======== Статья

Коль скоро теперь сам король объявлял о своих потребностях и предписывал общую сумму, которую надо собрать, то можно сказать, что налог стал постоянным. Но это не значит, что мнение податных людей более не принималось в расчет нигде и никогда. Лангедок, с населением которого по стечению обстоятельств приходилось иметь дело отдельно, ревниво сохранял свои отдельные Штаты; в 1423 г. король попытался было обложить южные сенешальства налогом, соразмерным тому, что вотировали депутаты Лангедойля, но после бурных протестов заинтересованных лиц был вынужден в 1428 г. взять на себя обязательство каждый раз запрашивать лангедокских депутатов, прежде чем взимать там налог. Таким образом, здесь продолжались частые, минимум ежегодные собрания, где депутаты, изложив наказы, которые в большей или меньшей степени учитывались, доставляли себе удовольствие поворчать в ответ на просьбы королевских наместников, а потом приступали к распределению субсидии между епархиями провинции. Но поскольку компетенция Штатов Лангедока распространялась только на один регион, в целом не столь большой, то они все в большей мере приобретали облик местной ассамблеи, которая старалась лишь защитить свои частные интересы и потому не представляла большой опасности для центральных властей монархии.

================
======== Исходные данные

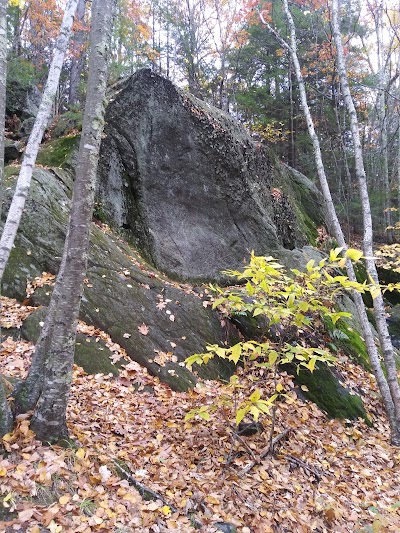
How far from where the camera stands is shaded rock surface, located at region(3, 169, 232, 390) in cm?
595

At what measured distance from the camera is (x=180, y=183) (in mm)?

================

## [Задание]
Перечислите все действия, которые, согласно статье, депутаты совершали на собраниях Штатов Лангедока. Приведённые данные к статье не относятся.

## [Письменный ответ]
1. Излагали наказы.
2. Ворчали в ответ на просьбы королевских наместников.
3. Распределяли субсидию между епархиями провинции.